══ TEXT PASSAGE ══

Trinity has a long and distinguished history in scientific research. Over the course of the twentieth century, Fellows were awarded innumerable prizes, including three prestigious Nobel Prizes.
Sir Cyril Hinshelwood, OM, PRS (1897-1967) was a distinguished Physical Chemist. On his appointment as a Tutorial Fellow in 1920, he undertook his research in the laboratory at Trinity, which had been converted from a late eighteenth-century lavatory block, before moving, in 1929, to the University’s new Physical Chemistry laboratory. His research focused on the kinetics and mechanisms of chemical reactions (including those occurring in biological systems). In 1937 he was appointed Dr Lee’s Professor of Chemistry, one of Oxford’s statutory chairs.
In 1956, Hinshelwood shared a Nobel Prize in chemistry with N N Semyonov for their research into the mechanism of chemical reactions.
Sir Hans Krebs, FRS (1900-1981) was appointed the Whitley Professor of Biochemistry and Fellow of Trinity College in 1954. He is best known for his identification of two chemical reactions in the body, namely the urea cycle and the citric acid cycle. The latter, the key sequence of metabolic reactions that produces energy in cells, known as the ‘Krebs cycle’, earned him, in 1953, a Nobel Prize in Physiology or Medicine, jointly with Fritz Lippman.
Rodney Porter, CH, FRS (1917-1985) succeeded Sir Hans Krebs in 1967, when he was appointed the Whitley Professor of Biochemistry and Fellow of Trinity. In 1972 he shared the Nobel Prize for physiology and medicine with Gerald Edelman, for determining the chemical structure of an antibody.

═══

Copy out the passage on Trinity's history in scientific research word for word, from beginning to end.

══ EXTRACTED MATERIAL ══

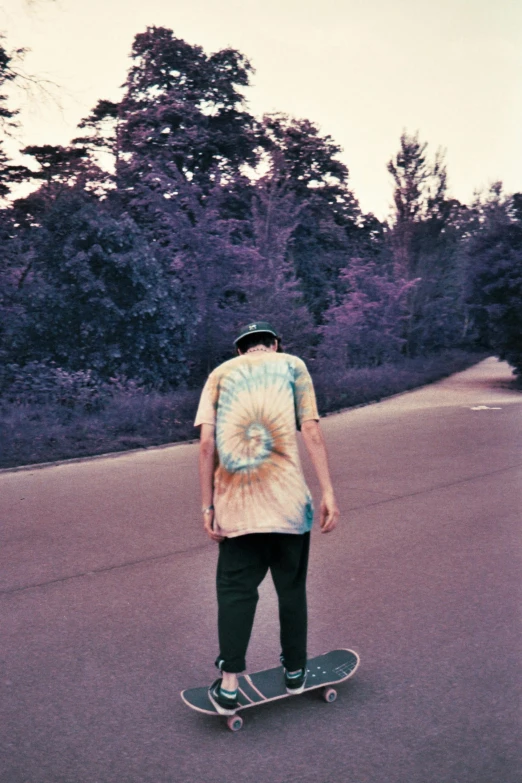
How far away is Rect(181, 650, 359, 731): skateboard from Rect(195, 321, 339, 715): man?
58 millimetres

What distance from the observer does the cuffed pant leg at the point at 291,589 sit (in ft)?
13.0

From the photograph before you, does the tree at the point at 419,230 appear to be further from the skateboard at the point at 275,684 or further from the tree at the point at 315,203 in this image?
the skateboard at the point at 275,684

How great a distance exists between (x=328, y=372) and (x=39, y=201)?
836 cm

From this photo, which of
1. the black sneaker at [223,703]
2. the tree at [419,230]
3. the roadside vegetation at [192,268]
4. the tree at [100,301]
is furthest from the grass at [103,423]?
the tree at [419,230]

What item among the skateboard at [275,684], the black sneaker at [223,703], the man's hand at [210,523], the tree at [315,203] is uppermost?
the tree at [315,203]

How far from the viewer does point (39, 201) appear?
2222 centimetres

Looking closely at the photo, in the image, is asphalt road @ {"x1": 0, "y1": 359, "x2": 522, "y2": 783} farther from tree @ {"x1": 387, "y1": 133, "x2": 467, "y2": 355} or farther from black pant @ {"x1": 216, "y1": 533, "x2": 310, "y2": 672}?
tree @ {"x1": 387, "y1": 133, "x2": 467, "y2": 355}

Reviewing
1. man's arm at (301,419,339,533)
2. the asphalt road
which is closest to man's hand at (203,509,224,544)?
man's arm at (301,419,339,533)

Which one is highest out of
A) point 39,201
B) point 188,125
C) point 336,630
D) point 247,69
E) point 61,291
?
point 247,69

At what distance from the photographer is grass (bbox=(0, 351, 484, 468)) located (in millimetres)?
12469

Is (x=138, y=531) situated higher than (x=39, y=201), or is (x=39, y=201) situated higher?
(x=39, y=201)

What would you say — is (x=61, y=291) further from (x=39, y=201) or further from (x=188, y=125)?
(x=188, y=125)

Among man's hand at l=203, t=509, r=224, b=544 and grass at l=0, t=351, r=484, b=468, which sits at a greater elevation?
man's hand at l=203, t=509, r=224, b=544

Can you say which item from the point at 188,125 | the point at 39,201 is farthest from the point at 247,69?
the point at 39,201
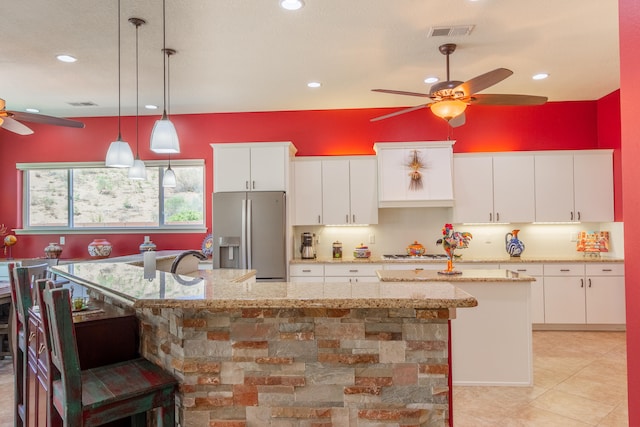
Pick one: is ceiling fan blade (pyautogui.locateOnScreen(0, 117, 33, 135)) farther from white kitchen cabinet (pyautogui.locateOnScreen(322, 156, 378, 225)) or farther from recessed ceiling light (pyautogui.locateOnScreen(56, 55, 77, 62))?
white kitchen cabinet (pyautogui.locateOnScreen(322, 156, 378, 225))

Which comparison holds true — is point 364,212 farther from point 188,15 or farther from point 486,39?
point 188,15

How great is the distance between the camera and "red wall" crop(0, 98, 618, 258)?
210 inches

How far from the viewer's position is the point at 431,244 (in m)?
5.41

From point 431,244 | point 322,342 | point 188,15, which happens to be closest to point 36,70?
point 188,15

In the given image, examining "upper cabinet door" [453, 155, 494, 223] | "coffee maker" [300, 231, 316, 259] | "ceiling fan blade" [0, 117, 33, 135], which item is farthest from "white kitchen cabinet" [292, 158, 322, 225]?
"ceiling fan blade" [0, 117, 33, 135]

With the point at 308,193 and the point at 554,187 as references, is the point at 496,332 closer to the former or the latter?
the point at 554,187

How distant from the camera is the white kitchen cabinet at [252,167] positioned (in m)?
4.96

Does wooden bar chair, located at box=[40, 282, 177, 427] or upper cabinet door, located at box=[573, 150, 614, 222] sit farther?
upper cabinet door, located at box=[573, 150, 614, 222]

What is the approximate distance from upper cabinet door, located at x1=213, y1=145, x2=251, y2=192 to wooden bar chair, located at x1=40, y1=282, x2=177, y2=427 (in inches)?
136

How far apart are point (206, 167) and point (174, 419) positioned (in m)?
4.40

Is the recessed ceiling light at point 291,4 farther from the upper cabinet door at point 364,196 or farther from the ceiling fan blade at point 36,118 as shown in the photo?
the upper cabinet door at point 364,196

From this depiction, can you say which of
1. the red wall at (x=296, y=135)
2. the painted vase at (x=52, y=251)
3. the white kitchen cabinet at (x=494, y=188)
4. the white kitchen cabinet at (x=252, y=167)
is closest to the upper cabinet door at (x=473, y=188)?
the white kitchen cabinet at (x=494, y=188)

═══

#### ANSWER TO THE EXERCISE:
Trinity has a long and distinguished history in scientific research. Over the course of the twentieth century, Fellows were awarded innumerable prizes, including three prestigious Nobel Prizes.
Sir Cyril Hinshelwood, OM, PRS (1897-1967) was a distinguished Physical Chemist. On his appointment as a Tutorial Fellow in 1920, he undertook his research in the laboratory at Trinity, which had been converted from a late eighteenth-century lavatory block, before moving, in 1929, to the University’s new Physical Chemistry laboratory. His research focused on the kinetics and mechanisms of chemical reactions (including those occurring in biological systems). In 1937 he was appointed Dr Lee’s Professor of Chemistry, one of Oxford’s statutory chairs.
In 1956, Hinshelwood shared a Nobel Prize in chemistry with N N Semyonov for their research into the mechanism of chemical reactions.
Sir Hans Krebs, FRS (1900-1981) was appointed the Whitley Professor of Biochemistry and Fellow of Trinity College in 1954. He is best known for his identification of two chemical reactions in the body, namely the urea cycle and the citric acid cycle. The latter, the key sequence of metabolic reactions that produces energy in cells, known as the ‘Krebs cycle’, earned him, in 1953, a Nobel Prize in Physiology or Medicine, jointly with Fritz Lippman.
Rodney Porter, CH, FRS (1917-1985) succeeded Sir Hans Krebs in 1967, when he was appointed the Whitley Professor of Biochemistry and Fellow of Trinity. In 1972 he shared the Nobel Prize for physiology and medicine with Gerald Edelman, for determining the chemical structure of an antibody.